Singapore warns companies of potential Bitcoin ransomware threat

The Singaporean police force urged companies to disclose such compromises to the proper authorities without delay and warned them against paying ransom to any malicious actors.

Now it’s aiming its malicious software at Singaporean companies. Akira was responsible for stealing $42 million from 250 firms in the US, EU, and AU in only one year.

Akira ransomware version is becoming more dangerous, and Singaporean officials have issued a joint advice to warn local firms about it.

After receiving many reports from victims of the hack, institutions such as the Cyber Security Agency of Singapore, the Singapore Police Force, and the Personal Data Protection Commission recently issued the notice.

The Akira ransomware has been known to target organizations and key infrastructure institutions, according to previous FBI investigations.

The government of Singapore provided information on how to identify, prevent, and counteract Akira assaults. Companies who have fallen victim to cybercrime should not pay the demanding hackers any kind of ransom.

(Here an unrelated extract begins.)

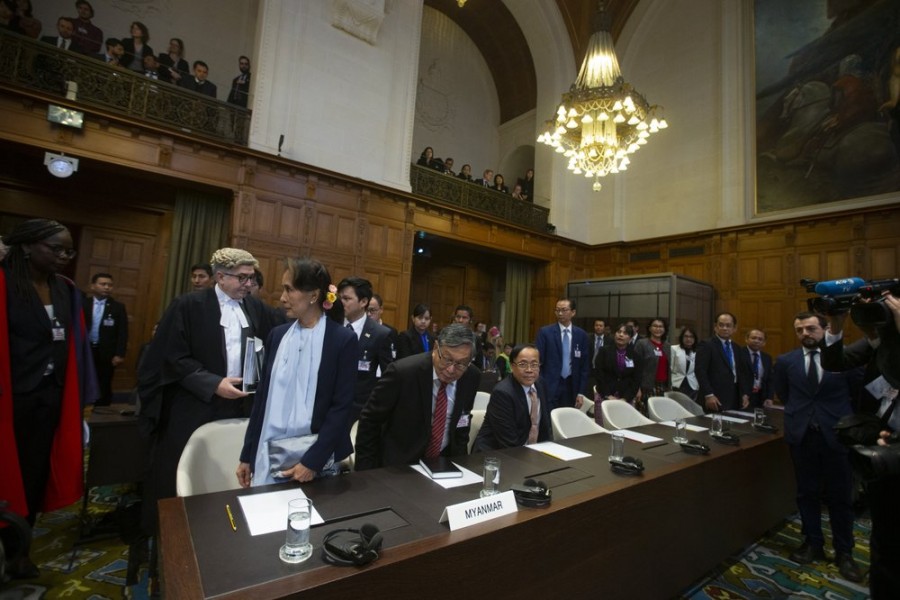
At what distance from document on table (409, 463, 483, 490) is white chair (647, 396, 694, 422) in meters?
2.61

Members of Akira want Bitcoin and other cryptocurrencies paid for so they may regain control of their computers and data. Nevertheless, Singaporean officials have requested that companies refrain from making payments:

“We strongly advise against paying the ransom and instead urge you to notify the authorities right away if your organization’s systems have been infiltrated by ransomware. There is no assurance that threat actors will decrypt or not disclose your data, even if you pay the ransom.”

Also, bad actors can try to hold you ransom again by launching another assault. According to the FBI’s investigation, Akira always waits for the victims to initiate contact.

Network traffic filtering, blocking unused ports and hyperlinks, system-wide encryption, and developing a recovery plan are some of the suggested threat mitigation strategies.

Recently, Kaspersky discovered that North Korean hackers were using the Durian virus to attack cryptocurrency firms in South Korea.

“Durian has complete backdoor capability, allowing the execution of given instructions, extra file downloads, and the exfiltration of data,” revealed Kaspersky.

Andariel, a subgroup inside the North Korean hacker consortium Lazarus outfit, also utilized LazyLoad, according to Kaspersky. This points to a “tenuous” relationship between Kimsuky and the more infamous hacking outfit.